Depending on the margins that our farmer is holding on his crops, he might no longer be in a position to service his debt. It doesn't matter if he has a contract with USAID. He's selling to the market and the market is paying less.

That's what I mean by the interconnectivity of USAID and farming. USAID's purchases provide the market demand that keeps prices high for all farmers, not just the farmers they directly contract with. What you're seeing with the bankruptcies is that the market isn't going to continue paying current prices for crop yields. But the farmers bought their seed and equipment when the price expectations were higher. And the reduction of USAID from future purchases contributes to lowering price expectations for everyone.

A- farmers shouldn't base their livelihood on govt handouts.

B- still, none of those farms in the OP are because of USAID cuts, because those would be loans for seed that they are gathering now.
 
A- farmers shouldn't base their livelihood on govt handouts.

B- still, none of those farms in the OP are because of USAID cuts, because those would be loans for seed that they are gathering now.
A -- they don't. The US government is invested in sustainable food prices around propping up farmers. Without those government handouts, the cost of groceries to the general population would skyrocket.

B -- I didn't say the farms in the OP are directly because of USAID cuts. I said that projected USAID cuts contributes to lower expected prices for the farmers' crops. The farmers with USAID contracts will have their contracts honored. But it's the farmers relying on market prices who will suffer.

Example: You and I both sell horse buggy whips. You have a contract with the government. I sell direct to market. The market sets its purchase price for buggy whips based on demand for our supply. That demand is partially driven by how many whips the government is buying. If the government is buying 50% of the whips, the other 50% is in higher demand.

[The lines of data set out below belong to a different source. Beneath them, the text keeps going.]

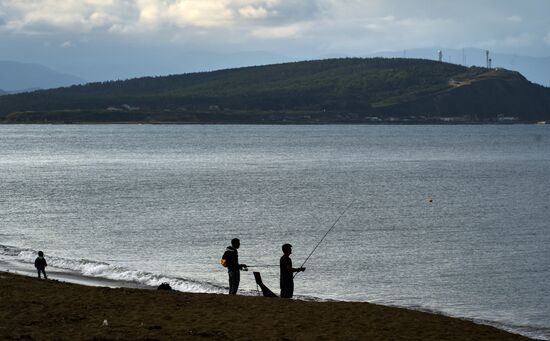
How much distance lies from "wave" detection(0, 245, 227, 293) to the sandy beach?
7.78 metres

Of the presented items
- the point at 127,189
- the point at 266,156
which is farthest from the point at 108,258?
the point at 266,156

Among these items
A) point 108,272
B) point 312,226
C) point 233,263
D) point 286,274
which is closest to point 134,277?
point 108,272

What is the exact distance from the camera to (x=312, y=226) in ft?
156

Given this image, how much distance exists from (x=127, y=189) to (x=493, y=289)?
43.6 metres

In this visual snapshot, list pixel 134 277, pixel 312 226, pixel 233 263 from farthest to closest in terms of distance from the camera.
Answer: pixel 312 226, pixel 134 277, pixel 233 263

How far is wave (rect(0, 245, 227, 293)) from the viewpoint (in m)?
29.5

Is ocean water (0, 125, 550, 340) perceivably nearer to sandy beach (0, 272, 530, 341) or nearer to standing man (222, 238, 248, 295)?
standing man (222, 238, 248, 295)

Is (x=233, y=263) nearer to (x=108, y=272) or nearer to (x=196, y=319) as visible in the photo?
(x=196, y=319)

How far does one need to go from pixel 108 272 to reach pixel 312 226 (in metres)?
16.8

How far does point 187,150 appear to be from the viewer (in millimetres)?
130000

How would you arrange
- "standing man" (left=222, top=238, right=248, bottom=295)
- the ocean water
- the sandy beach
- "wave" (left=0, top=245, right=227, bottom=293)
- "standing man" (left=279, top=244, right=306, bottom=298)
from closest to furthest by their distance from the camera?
the sandy beach → "standing man" (left=279, top=244, right=306, bottom=298) → "standing man" (left=222, top=238, right=248, bottom=295) → "wave" (left=0, top=245, right=227, bottom=293) → the ocean water

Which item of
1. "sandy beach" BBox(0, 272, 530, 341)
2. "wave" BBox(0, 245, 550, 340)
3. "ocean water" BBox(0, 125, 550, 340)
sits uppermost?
"sandy beach" BBox(0, 272, 530, 341)

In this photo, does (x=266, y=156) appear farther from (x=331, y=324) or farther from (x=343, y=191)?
(x=331, y=324)

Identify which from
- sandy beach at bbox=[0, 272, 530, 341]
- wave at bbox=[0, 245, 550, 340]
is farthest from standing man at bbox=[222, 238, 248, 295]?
wave at bbox=[0, 245, 550, 340]
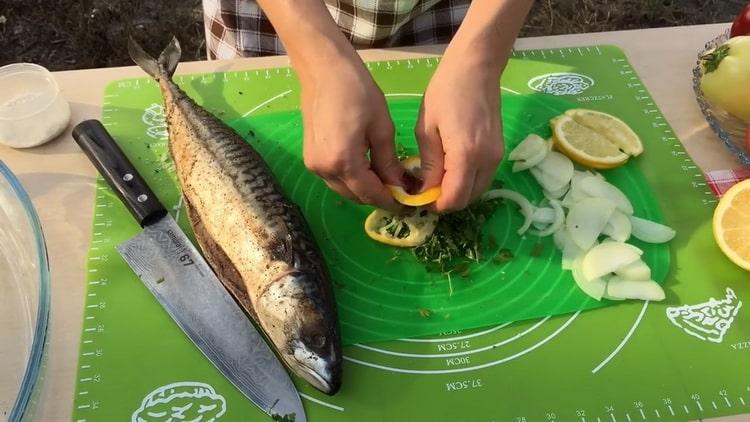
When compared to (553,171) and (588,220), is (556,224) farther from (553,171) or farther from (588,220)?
(553,171)

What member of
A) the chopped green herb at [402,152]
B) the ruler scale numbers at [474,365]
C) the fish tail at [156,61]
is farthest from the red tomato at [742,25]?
the fish tail at [156,61]

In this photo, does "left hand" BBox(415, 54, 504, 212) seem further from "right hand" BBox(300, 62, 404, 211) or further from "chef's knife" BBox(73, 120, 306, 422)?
"chef's knife" BBox(73, 120, 306, 422)

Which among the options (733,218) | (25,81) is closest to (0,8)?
(25,81)

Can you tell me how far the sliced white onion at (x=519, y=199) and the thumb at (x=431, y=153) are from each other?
34 centimetres

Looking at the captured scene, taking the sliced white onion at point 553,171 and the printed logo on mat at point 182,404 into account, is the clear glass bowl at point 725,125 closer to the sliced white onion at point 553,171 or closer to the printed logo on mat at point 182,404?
the sliced white onion at point 553,171

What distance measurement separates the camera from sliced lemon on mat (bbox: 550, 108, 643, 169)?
1.98 meters

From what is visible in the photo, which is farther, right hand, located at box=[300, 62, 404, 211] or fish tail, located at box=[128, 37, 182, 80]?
fish tail, located at box=[128, 37, 182, 80]

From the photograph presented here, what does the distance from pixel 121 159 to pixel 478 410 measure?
1.24 metres

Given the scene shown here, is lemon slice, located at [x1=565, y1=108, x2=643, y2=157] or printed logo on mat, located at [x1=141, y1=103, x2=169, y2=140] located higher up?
lemon slice, located at [x1=565, y1=108, x2=643, y2=157]

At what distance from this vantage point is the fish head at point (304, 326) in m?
1.47

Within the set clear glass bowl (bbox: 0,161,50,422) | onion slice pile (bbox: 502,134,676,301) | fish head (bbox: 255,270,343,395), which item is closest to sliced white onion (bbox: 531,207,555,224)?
onion slice pile (bbox: 502,134,676,301)

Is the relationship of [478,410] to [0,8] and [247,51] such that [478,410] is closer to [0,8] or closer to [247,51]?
[247,51]

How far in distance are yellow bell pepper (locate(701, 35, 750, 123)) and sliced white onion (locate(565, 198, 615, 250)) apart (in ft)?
1.91

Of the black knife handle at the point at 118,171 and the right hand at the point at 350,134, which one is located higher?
the right hand at the point at 350,134
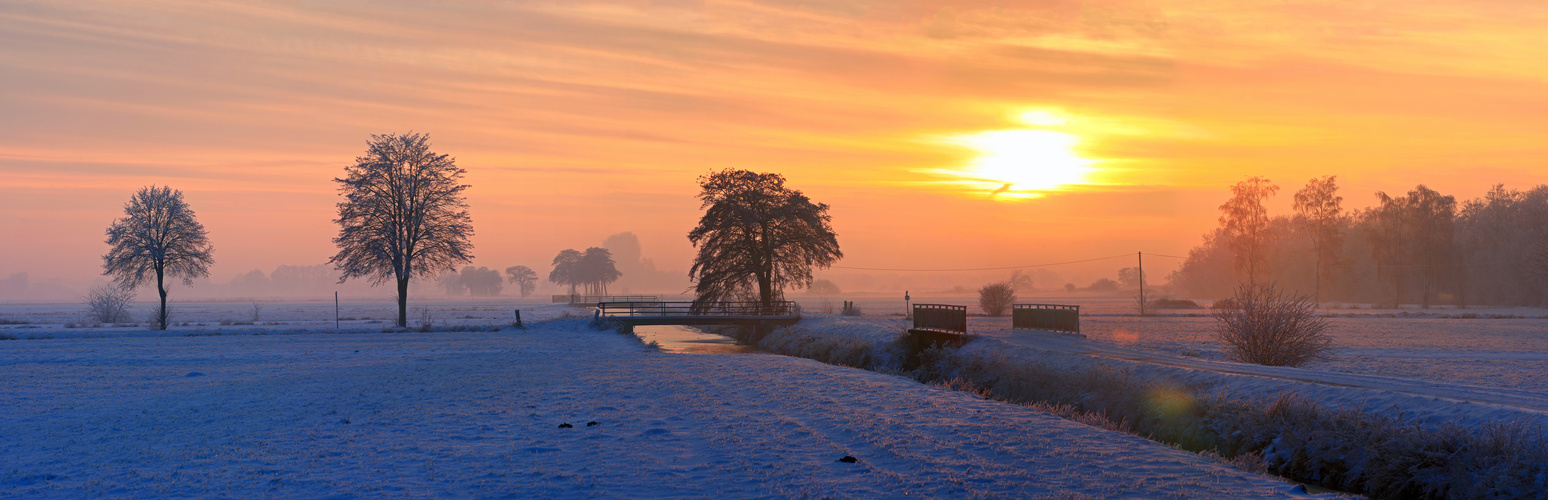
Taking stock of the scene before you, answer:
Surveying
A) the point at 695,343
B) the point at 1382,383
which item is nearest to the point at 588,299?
the point at 695,343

Then the government announces that they will no longer be buying 50% of the whips in the future. The price for whips will go down because the expected demand for whips is going down. You will not feel the effect because your contract with the government will be honored. I will because the price for what I sell is decreasing due to the expected lower demand and excess supply. So, anticipating my future lower revenue numbers, I file bankruptcy to restructure my debt taking into account lower prices for buggy whips in the future. You do not have to do this until your contract with the government comes to a conclusion.

My bankruptcy is a forerunner of a change in the market. Your immediate market is unchanged because your buyer is contracted to you for the near future.

This is a basic supply and demand issue when a market knows that a major consumer of a product is pivoting to fewer purchases in the future. Those insulated with contracts are protected while those relying on market rates are not.